Unfortunately, these potentially progressive representations are undercut by the show’s own internal logic. In the final showdown with this episode’s villain, Larry Ketterly (Chris Ellis), the trio must retreat into the fantasy world of Helena’s psyche in order to battle their foe. In this realm, Barbara imagines herself as, once again, Batgirl unbound, and launches high-kicks at Ketterly until he reminds her, “This isn’t real. You have no legs.” At this point, she falls helpless to the ground. It’s as if Barbara’s disability is the one great tragedy of her life, and which she can never recover from in the “real world.”

Worse is the implicit suggestion that all of these women have come to be in a position of power only by default.

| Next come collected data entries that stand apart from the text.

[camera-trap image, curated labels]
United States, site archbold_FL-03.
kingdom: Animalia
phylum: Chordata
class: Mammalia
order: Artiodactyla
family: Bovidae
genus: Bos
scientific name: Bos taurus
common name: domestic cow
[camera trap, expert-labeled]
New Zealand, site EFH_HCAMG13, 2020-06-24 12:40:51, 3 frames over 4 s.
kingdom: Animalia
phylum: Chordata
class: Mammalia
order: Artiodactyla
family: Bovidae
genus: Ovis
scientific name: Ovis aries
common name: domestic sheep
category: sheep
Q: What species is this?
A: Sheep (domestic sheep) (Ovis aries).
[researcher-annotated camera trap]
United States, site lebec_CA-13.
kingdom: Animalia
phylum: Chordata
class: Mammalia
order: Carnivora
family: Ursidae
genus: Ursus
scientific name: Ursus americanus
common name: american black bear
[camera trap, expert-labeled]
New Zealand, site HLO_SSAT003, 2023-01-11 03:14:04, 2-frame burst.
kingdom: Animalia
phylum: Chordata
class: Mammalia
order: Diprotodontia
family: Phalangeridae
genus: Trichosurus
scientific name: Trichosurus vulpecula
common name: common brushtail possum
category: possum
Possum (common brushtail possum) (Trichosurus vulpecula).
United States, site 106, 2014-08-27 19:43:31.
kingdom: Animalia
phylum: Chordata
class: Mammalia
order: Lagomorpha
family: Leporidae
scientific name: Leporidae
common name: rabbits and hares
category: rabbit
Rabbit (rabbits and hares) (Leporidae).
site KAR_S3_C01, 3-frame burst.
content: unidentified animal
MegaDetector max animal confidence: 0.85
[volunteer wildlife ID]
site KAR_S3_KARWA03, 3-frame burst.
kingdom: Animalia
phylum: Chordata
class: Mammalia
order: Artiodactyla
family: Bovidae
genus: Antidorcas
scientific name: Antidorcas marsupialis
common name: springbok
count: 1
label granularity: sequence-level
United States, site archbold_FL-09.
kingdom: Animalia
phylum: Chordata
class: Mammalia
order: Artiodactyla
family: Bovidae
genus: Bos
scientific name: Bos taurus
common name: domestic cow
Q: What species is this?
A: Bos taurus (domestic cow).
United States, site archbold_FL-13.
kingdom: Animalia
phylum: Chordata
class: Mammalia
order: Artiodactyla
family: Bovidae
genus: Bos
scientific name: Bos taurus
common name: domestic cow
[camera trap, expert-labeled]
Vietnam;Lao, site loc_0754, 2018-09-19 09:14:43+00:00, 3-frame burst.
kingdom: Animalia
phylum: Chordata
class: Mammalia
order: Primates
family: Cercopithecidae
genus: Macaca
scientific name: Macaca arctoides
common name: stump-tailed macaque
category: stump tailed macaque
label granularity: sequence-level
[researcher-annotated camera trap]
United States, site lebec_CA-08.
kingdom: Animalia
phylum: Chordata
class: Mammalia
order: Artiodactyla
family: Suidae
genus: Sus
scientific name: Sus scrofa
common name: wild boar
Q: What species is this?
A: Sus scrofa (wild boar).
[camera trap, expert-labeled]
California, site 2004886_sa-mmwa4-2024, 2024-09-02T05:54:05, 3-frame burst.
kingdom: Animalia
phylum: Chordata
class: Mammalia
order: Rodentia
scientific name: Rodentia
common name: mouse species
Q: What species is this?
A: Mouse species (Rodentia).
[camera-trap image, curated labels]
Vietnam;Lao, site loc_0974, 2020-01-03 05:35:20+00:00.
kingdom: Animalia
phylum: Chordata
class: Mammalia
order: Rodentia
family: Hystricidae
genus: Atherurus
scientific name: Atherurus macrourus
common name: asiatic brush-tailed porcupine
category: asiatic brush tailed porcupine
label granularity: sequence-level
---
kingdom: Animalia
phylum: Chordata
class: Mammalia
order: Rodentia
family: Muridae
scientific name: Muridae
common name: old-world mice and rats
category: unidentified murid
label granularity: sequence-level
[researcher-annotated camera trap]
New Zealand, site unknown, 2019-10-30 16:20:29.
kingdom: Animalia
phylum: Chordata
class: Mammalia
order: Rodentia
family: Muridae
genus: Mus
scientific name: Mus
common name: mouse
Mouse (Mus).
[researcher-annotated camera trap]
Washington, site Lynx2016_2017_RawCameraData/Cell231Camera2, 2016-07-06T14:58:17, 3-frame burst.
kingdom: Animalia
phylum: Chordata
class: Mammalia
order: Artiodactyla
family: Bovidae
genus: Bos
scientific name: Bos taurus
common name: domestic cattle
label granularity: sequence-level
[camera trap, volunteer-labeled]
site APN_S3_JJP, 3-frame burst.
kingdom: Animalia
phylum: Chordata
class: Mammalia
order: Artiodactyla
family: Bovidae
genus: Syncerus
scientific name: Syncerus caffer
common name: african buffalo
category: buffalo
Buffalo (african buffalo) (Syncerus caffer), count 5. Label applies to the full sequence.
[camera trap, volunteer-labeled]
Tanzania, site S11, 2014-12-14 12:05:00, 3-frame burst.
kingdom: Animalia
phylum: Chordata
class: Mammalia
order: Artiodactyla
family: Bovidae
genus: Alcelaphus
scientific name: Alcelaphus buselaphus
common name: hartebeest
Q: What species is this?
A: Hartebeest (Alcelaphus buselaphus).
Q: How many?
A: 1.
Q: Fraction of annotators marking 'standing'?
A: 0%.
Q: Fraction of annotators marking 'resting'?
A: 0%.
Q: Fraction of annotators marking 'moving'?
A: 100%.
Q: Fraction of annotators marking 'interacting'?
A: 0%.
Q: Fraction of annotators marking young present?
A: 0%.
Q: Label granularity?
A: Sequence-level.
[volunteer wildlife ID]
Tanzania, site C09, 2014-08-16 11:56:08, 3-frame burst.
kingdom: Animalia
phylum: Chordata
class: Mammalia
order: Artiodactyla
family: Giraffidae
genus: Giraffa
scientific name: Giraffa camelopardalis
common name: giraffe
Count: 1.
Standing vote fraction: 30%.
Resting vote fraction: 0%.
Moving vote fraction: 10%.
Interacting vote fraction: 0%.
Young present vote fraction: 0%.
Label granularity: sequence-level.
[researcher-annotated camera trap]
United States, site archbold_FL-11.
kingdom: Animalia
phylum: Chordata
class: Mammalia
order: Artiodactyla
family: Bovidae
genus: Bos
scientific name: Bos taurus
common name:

Were Batman still around, none of their efforts would be necessary, or at the very least he would be leading the fray. Batman has also left his trusty butler Alfred Pennyworth (Ian Abercrombie) to keep an eye on the girls; they’re never out of the sight of patriarchal authority. Even the show’s real arch-villain, Dr. Harleen Quinzel (Mia Sara) — a rewrite of DC Comics character Harley Quinn — was the Joker’s sidekick, and can only come into her own with her man out of the way. I have to wonder what will happen if writers try to bring Batman or Joker back. What will become of all our birds then?